How have all the factors above been brought together to estimate a fair value?
  • The analysts have a consensus price target of $37.571 for OrthoPediatrics based on their expectations of its future earnings growth, profit margins and other risk factors. However, there is a degree of disagreement amongst analysts, with the most bullish reporting a price target of $50.0, and the most bearish reporting a price target of just $24.0.
  • In order for you to agree with the analyst's consensus, you'd need to believe that by 2028, revenues will be $326.8 million, earnings will come to $42.2 million, and it would be trading on a PE ratio of 28.5x, assuming you use a discount rate of 7.2%.
  • Given the current share price of $21.55, the analyst price target of $37.57 is 42.6% higher.
  • We always encourage you to reach your own conclusions though. So sense check these analyst numbers against your own assumptions and expectations based on your understanding of the business and what you believe is probable.

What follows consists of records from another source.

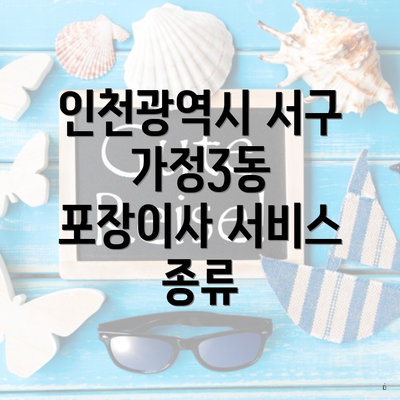 인천광역시 서구 가정3동 포장이사 서비스 종류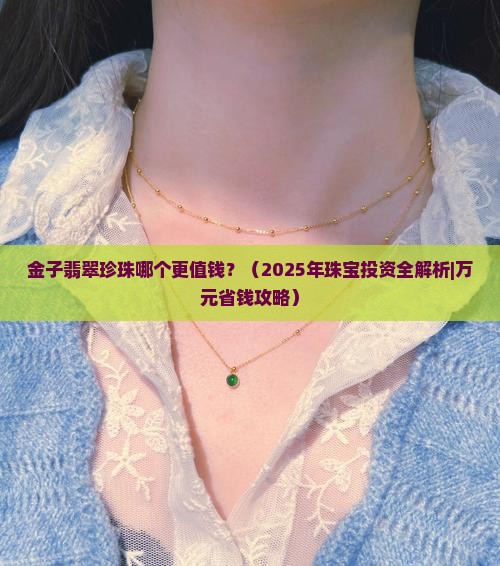 金子翡翠珍珠哪个贵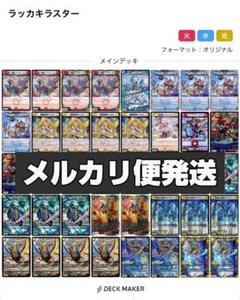 ラッカ綺羅スター ラッカキラスター【ver1.4】{40枚}《デッキ販売》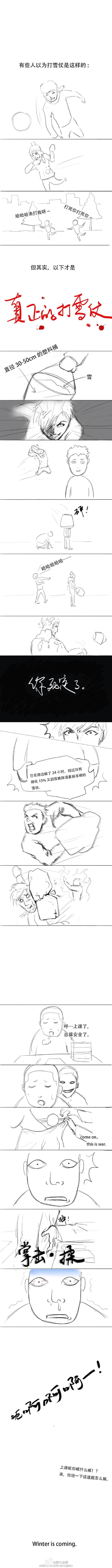囧哥说事:中国网友年度输入最多次的人名是鹿晗 杰伦惜败 囧哥说事:中国网友年度输入最多次的人名是鹿晗 杰伦惜败图片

How well do narratives help inform your perspective?

Disclaimer

AnalystConsensusTarget is a tool utilizing a Large Language Model (LLM) that ingests data on consensus price targets, forecasted revenue and earnings figures, as well as the transcripts of earnings calls to produce qualitative analysis. The narratives produced by AnalystConsensusTarget are general in nature and are based solely on analyst data and publicly-available material published by the respective companies. These scenarios are not indicative of the company's future performance and are exploratory in nature. Simply Wall St has no position in the company(s) mentioned. Simply Wall St may provide the securities issuer or related entities with website advertising services for a fee, on an arm's length basis. These relationships have no impact on the way we conduct our business, the content we host, or how our content is served to users. The price targets and estimates used are consensus data, and do not constitute a recommendation to buy or sell any stock, and they do not take account of your objectives, or your financial situation. Note that AnalystConsensusTarget's analysis may not factor in the latest price-sensitive company announcements or qualitative material.